__Excerpt__.
******

The Lives of a Cell: Notes of a Biology Watcher. Lewis Thomas. This book by Lewis Thomas, a physician, is a series of essays consisting of ideas and reflections about medicine and a range of other topics. An idea from this book I have never forgotten: After death, where do all the consciousnesses go?
Microbe Hunters. Paul DeKruif. The stories in this book are about known and unknown scientific heroes of humanity. They are distinct personalities. Sometimes they doggedly worked to achieve their goals and sometimes they achieved them by accident. Paul DeKruif, the author of these biographies of scientists, has an engaging style of writing. Your eyes will fly over the pages of this book.
Out of Chaos. Louis J. Halle. Explains the apparent contradiction between accident in the foundations of matter and order in its developed form, between molecules bounding from one to another like pin-balls and a full-gown human being. A work that unites the two cultures, science and art. In science, history and contemporary affairs, the closer our perspective, the more chaotic things appear to be; the wider and broader our perspective, the more ordered things appear to be.

******

Collected data
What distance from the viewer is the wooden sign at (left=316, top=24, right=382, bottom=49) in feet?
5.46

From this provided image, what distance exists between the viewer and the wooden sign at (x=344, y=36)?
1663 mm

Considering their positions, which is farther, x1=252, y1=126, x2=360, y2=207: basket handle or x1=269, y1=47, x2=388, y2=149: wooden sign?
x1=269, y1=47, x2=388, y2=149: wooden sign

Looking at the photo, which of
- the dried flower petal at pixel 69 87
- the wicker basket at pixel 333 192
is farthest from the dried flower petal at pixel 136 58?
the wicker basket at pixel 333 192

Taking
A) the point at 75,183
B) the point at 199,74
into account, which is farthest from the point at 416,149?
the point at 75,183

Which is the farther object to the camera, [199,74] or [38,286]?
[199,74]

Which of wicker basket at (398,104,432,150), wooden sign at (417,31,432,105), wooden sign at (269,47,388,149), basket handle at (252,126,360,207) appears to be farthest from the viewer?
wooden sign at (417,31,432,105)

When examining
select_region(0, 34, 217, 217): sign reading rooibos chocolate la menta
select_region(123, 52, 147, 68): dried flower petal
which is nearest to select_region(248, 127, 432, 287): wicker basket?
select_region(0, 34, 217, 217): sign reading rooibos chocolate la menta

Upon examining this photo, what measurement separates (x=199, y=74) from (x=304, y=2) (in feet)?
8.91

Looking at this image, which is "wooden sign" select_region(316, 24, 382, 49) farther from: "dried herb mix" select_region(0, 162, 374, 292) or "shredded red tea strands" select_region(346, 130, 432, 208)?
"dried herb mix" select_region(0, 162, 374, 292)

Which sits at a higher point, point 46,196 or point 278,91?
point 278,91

******

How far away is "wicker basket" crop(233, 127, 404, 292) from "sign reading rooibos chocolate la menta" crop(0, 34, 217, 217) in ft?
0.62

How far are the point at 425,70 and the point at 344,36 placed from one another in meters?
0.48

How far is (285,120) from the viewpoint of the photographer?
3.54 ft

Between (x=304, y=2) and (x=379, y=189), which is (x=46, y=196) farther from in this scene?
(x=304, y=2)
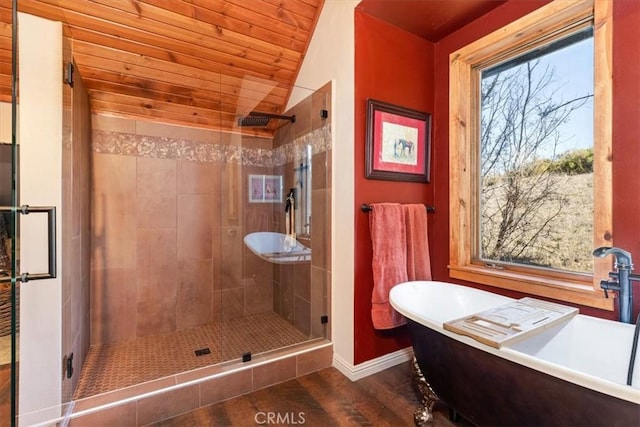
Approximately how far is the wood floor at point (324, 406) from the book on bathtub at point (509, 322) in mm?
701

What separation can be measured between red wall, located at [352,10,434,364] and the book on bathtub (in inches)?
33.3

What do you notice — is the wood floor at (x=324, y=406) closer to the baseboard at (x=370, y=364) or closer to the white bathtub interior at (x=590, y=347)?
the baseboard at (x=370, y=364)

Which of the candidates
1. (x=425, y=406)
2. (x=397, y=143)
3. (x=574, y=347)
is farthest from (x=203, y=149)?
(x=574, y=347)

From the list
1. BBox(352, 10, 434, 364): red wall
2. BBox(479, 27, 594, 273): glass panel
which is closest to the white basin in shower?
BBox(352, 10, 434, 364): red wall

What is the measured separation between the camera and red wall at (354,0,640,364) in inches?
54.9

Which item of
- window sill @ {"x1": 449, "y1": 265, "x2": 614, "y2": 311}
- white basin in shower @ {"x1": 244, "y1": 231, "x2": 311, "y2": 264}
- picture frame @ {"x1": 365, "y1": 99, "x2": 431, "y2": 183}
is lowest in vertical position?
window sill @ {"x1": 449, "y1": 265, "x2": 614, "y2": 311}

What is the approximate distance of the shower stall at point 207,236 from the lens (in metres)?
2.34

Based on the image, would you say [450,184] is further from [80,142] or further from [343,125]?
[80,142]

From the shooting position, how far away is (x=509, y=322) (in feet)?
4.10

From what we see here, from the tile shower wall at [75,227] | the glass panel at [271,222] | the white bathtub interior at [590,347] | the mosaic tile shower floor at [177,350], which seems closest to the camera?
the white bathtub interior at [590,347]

******

__Goal of the exercise__.
Repeat word for word everything in the book list from "The Lives of" down to "of this book.". You won't need the listing for any of this.

__Response to the exercise__.
The Lives of a Cell: Notes of a Biology Watcher. Lewis Thomas. This book by Lewis Thomas, a physician, is a series of essays consisting of ideas and reflections about medicine and a range of other topics. An idea from this book I have never forgotten: After death, where do all the consciousnesses go?
Microbe Hunters. Paul DeKruif. The stories in this book are about known and unknown scientific heroes of humanity. They are distinct personalities. Sometimes they doggedly worked to achieve their goals and sometimes they achieved them by accident. Paul DeKruif, the author of these biographies of scientists, has an engaging style of writing. Your eyes will fly over the pages of this book.